Rewrite the part of the records that opens with the line containing "From this picture, from" and runs through the end of the records, replacing "inches" with "centimeters" and leaving everything else unchanged.

╔══

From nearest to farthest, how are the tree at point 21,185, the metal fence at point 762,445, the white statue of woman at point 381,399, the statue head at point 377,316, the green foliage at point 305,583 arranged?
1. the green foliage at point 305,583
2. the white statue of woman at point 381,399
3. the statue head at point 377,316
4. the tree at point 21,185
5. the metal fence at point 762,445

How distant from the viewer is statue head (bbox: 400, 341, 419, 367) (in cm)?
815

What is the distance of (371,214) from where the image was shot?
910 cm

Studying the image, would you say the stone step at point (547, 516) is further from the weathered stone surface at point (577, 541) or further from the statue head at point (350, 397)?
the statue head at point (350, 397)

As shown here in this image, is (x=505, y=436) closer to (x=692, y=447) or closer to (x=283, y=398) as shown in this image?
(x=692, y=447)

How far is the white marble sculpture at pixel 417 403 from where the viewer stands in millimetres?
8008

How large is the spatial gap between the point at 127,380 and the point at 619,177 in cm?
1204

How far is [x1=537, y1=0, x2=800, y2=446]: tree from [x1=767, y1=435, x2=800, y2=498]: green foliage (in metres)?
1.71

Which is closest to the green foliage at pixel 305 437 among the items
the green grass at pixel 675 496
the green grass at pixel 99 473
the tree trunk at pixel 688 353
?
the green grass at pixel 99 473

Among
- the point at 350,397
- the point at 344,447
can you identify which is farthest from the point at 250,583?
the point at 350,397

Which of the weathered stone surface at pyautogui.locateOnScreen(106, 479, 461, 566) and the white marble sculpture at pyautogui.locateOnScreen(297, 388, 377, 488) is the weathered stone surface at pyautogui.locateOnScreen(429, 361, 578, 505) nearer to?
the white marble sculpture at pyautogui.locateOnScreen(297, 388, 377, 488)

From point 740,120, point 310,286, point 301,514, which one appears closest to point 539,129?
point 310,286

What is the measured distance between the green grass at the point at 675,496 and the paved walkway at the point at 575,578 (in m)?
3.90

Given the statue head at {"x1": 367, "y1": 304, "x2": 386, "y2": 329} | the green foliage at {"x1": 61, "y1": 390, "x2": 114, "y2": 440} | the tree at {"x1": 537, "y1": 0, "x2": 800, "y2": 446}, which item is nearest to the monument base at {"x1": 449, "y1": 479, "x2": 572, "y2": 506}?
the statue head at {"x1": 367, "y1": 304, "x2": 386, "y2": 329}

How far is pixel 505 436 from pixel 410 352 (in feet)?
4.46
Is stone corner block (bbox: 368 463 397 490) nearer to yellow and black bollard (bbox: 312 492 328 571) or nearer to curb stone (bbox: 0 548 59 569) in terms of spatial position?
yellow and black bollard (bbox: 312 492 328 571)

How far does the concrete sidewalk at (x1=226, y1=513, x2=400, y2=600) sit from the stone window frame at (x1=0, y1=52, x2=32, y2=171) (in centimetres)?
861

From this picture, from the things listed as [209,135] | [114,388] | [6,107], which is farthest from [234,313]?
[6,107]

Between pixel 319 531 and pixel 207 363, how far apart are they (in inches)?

╚══

Correct result:
From this picture, from the things listed as [209,135] | [114,388] | [6,107], which is farthest from [234,313]?
[6,107]

Between pixel 319 531 and pixel 207 363, how far apart are they (in centimeters)?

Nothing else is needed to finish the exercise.